Copy out the entire listing below exactly, but without its pictures.

━━━━━━━━

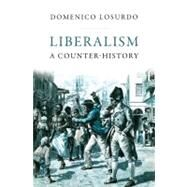 Liberalism by LOSURDO, DOMENICOELLIOTT, GREGORY, 9781844676934
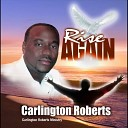 Carlington Roberts - You Are the One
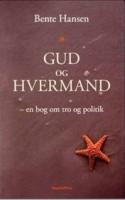 I GUD OG HVERMAND forsøger litteraten og 68'eren Bente Hansen at forene de tre store ideologier i hendes liv: kristendom, socialisme og feminisme. Resultatet er bras.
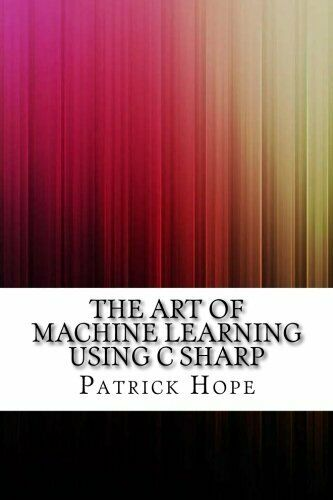 ART OF MACHINE LEARNING USING C SHARP By Patrick Hope **BRAND NEW** |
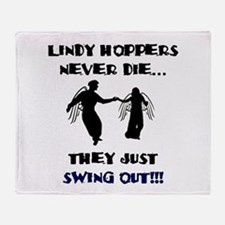 Lindy Hoppers Never Die Throw Blanket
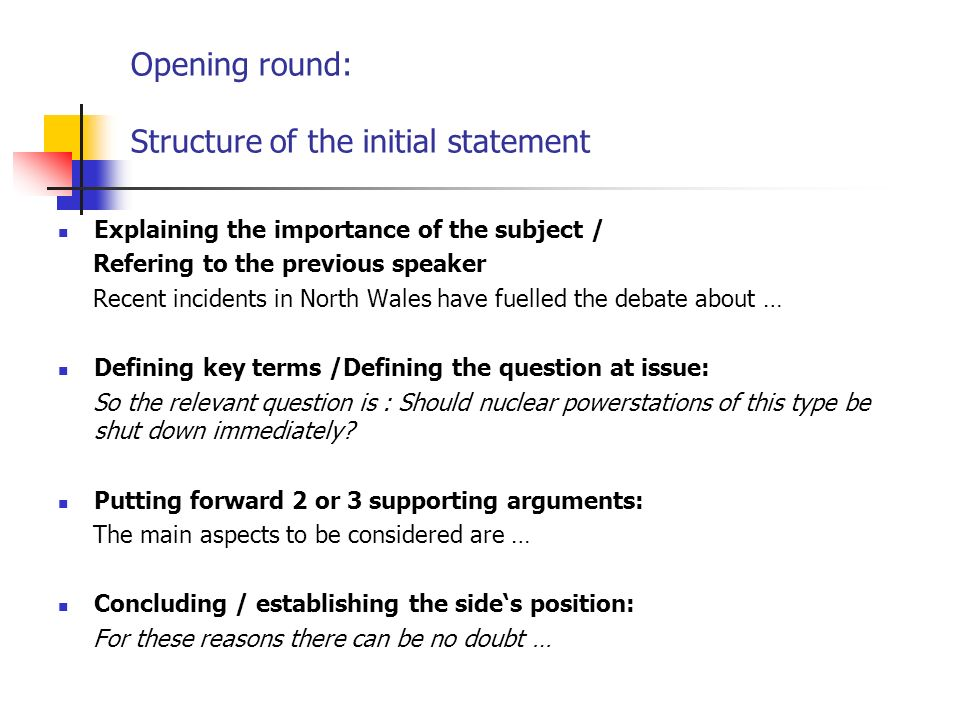 Opening round: Structure of the initial statement Explaining the importance of the subject / Refering to the previous speaker Recent incidents in North Wales have fuelled the debate about … Defining key terms /Defining the question at issue: So the relevant question is : Should nuclear powerstations of this type be shut down immediately.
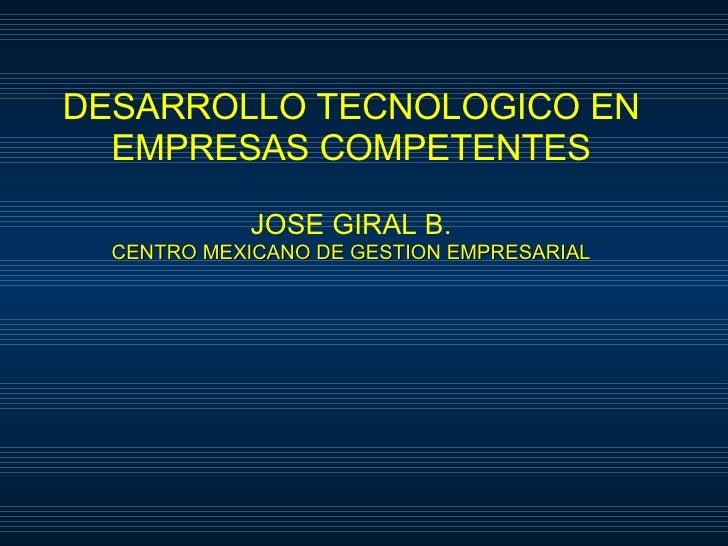 DESARROLLO TECNOLOGICO EN EMPRESAS COMPETENTES JOSE GIRAL B. CENTRO MEXICANO DE GESTION EMPRESARIAL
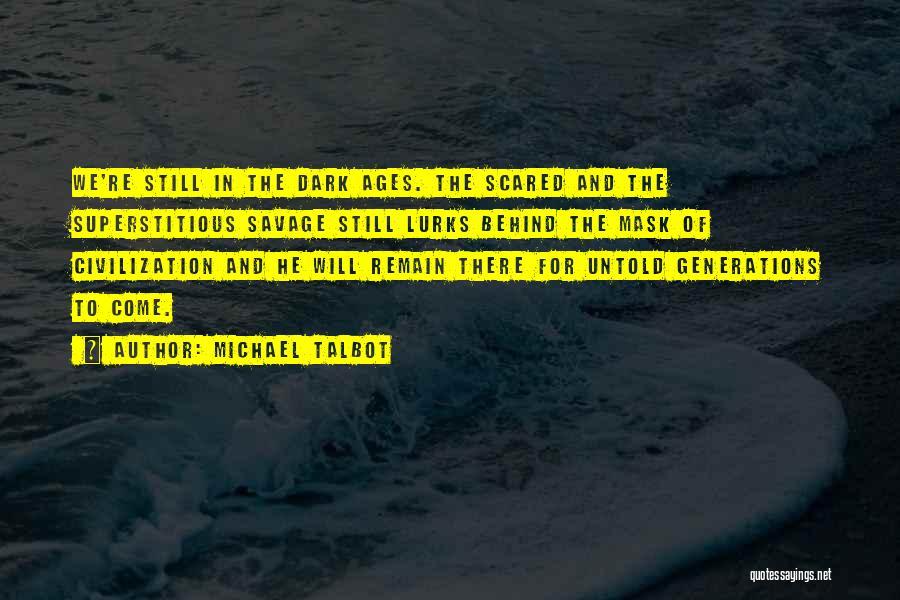 Michael Talbot Quotes 1799835
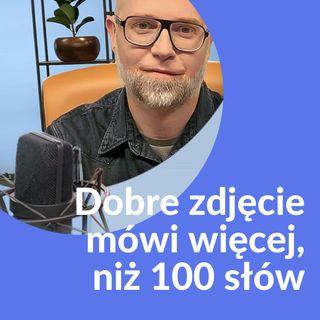 Krzysztof Kuczyk - DOBRE ZDJĘCIE MÓWI WIĘCEJ NIŻ 1000 SŁÓW - JAK ROBIĆ UJMUJĄCE ZDJĘCIA SMARTFONEM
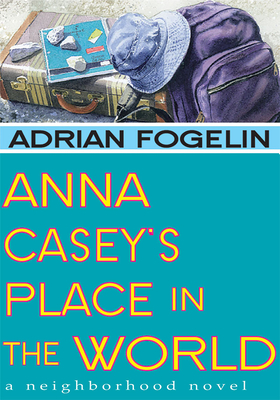 Anna Casey's Place in the World - Fogelin, Adrian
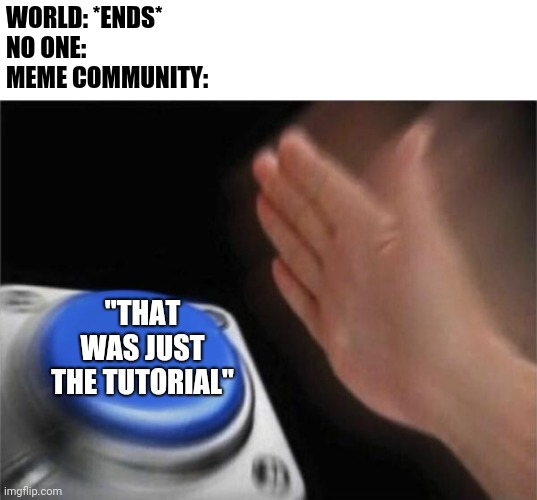 "Welcome To Hell |  WORLD: *ENDS* NO ONE: MEME COMMUNITY:; ""THAT WAS JUST THE TUTORIAL"" 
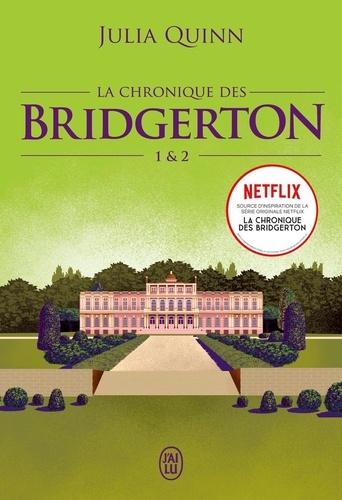 La chronique des Bridgerton Tomes 1 et 2 Daphné et le duc ; Anthony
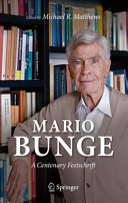 Mario Bunge  A Centenary Festschrift Book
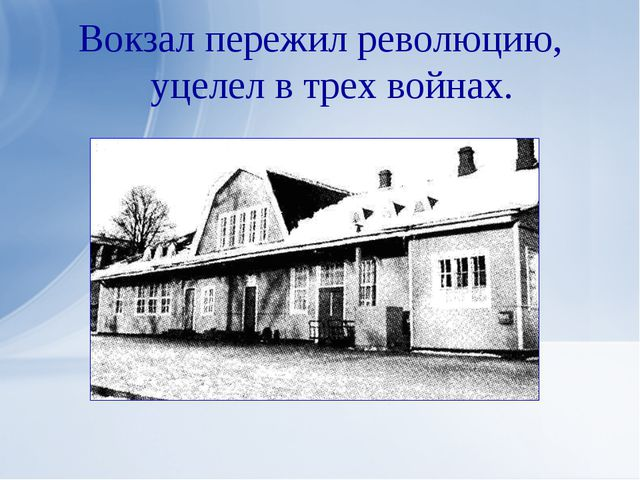 Вокзал пережил революцию, уцелел в трех войнах.
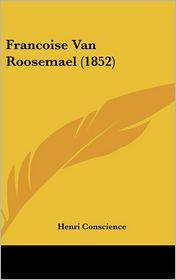 Francoise Van Roosemael (1852) - Henri Conscience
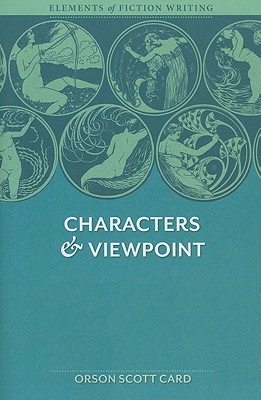 Elements of Fiction Writing - Characters & Viewpoint By Card, Orson Scott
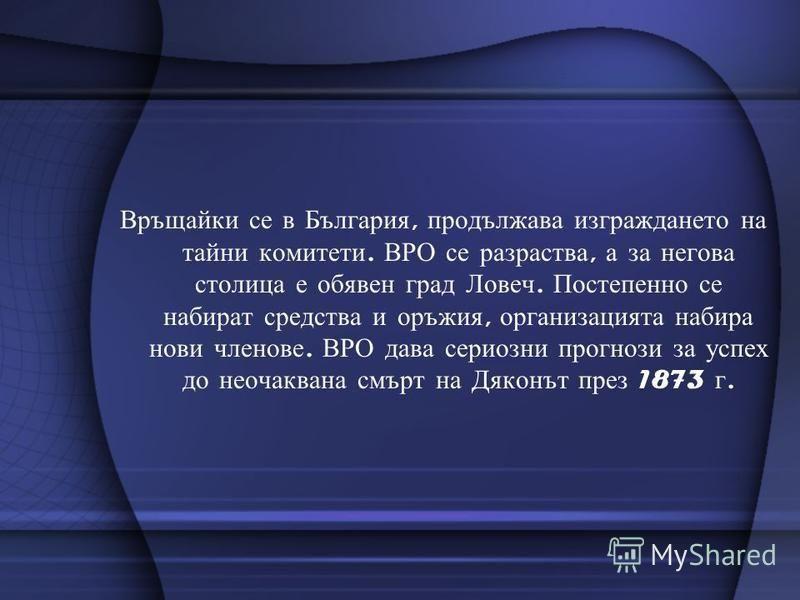 Връщайки се в България, продължава изграждането на тайни комитети. ВРО се разраства, а за негова столица е обявен град Ловеч. Постепенно се набират средства и оръжия, организацията набира нови членове. ВРО дава сериозни прогнози за успех до неочакван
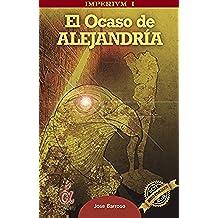 El Ocaso de Alejandría. (IMPERIVM nº 1)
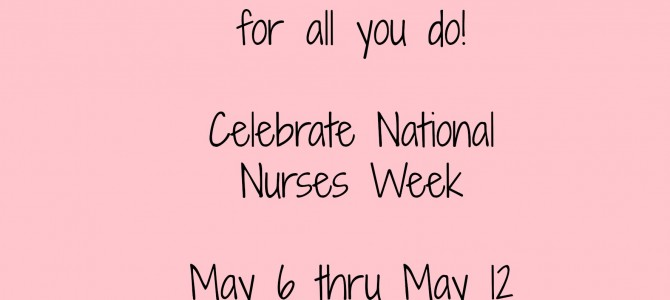 Thank A Nurse This Week As We Celebrate National Nurses Week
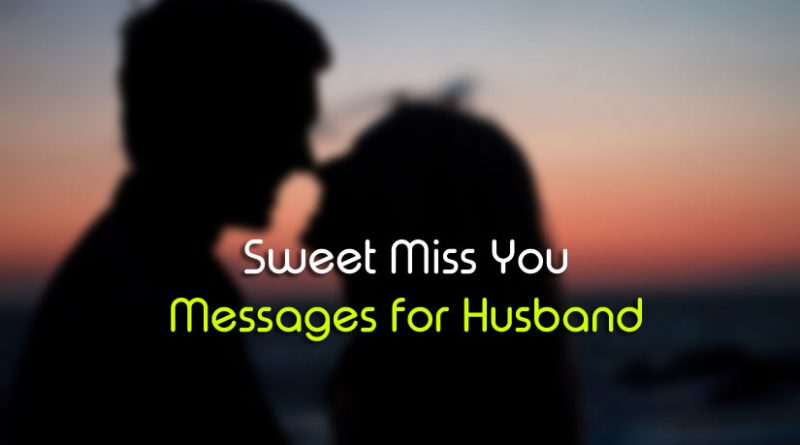 Miss You Messages for Husband – Sweet and Romantic – missing you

━━━━━━━━

_Answer for the task_
 Liberalism by LOSURDO, DOMENICOELLIOTT, GREGORY, 9781844676934
 Carlington Roberts - You Are the One
 I GUD OG HVERMAND forsøger litteraten og 68'eren Bente Hansen at forene de tre store ideologier i hendes liv: kristendom, socialisme og feminisme. Resultatet er bras.
 ART OF MACHINE LEARNING USING C SHARP By Patrick Hope **BRAND NEW** |
 Lindy Hoppers Never Die Throw Blanket
 Opening round: Structure of the initial statement Explaining the importance of the subject / Refering to the previous speaker Recent incidents in North Wales have fuelled the debate about … Defining key terms /Defining the question at issue: So the relevant question is : Should nuclear powerstations of this type be shut down immediately.
 DESARROLLO TECNOLOGICO EN EMPRESAS COMPETENTES JOSE GIRAL B. CENTRO MEXICANO DE GESTION EMPRESARIAL
 Michael Talbot Quotes 1799835
 Krzysztof Kuczyk - DOBRE ZDJĘCIE MÓWI WIĘCEJ NIŻ 1000 SŁÓW - JAK ROBIĆ UJMUJĄCE ZDJĘCIA SMARTFONEM
 Anna Casey's Place in the World - Fogelin, Adrian
 "Welcome To Hell |  WORLD: *ENDS* NO ONE: MEME COMMUNITY:; ""THAT WAS JUST THE TUTORIAL"" 
 La chronique des Bridgerton Tomes 1 et 2 Daphné et le duc ; Anthony
 Mario Bunge  A Centenary Festschrift Book
 Вокзал пережил революцию, уцелел в трех войнах.
 Francoise Van Roosemael (1852) - Henri Conscience
 Elements of Fiction Writing - Characters & Viewpoint By Card, Orson Scott
 Връщайки се в България, продължава изграждането на тайни комитети. ВРО се разраства, а за негова столица е обявен град Ловеч. Постепенно се набират средства и оръжия, организацията набира нови членове. ВРО дава сериозни прогнози за успех до неочакван
 El Ocaso de Alejandría. (IMPERIVM nº 1)
 Thank A Nurse This Week As We Celebrate National Nurses Week
 Miss You Messages for Husband – Sweet and Romantic – missing you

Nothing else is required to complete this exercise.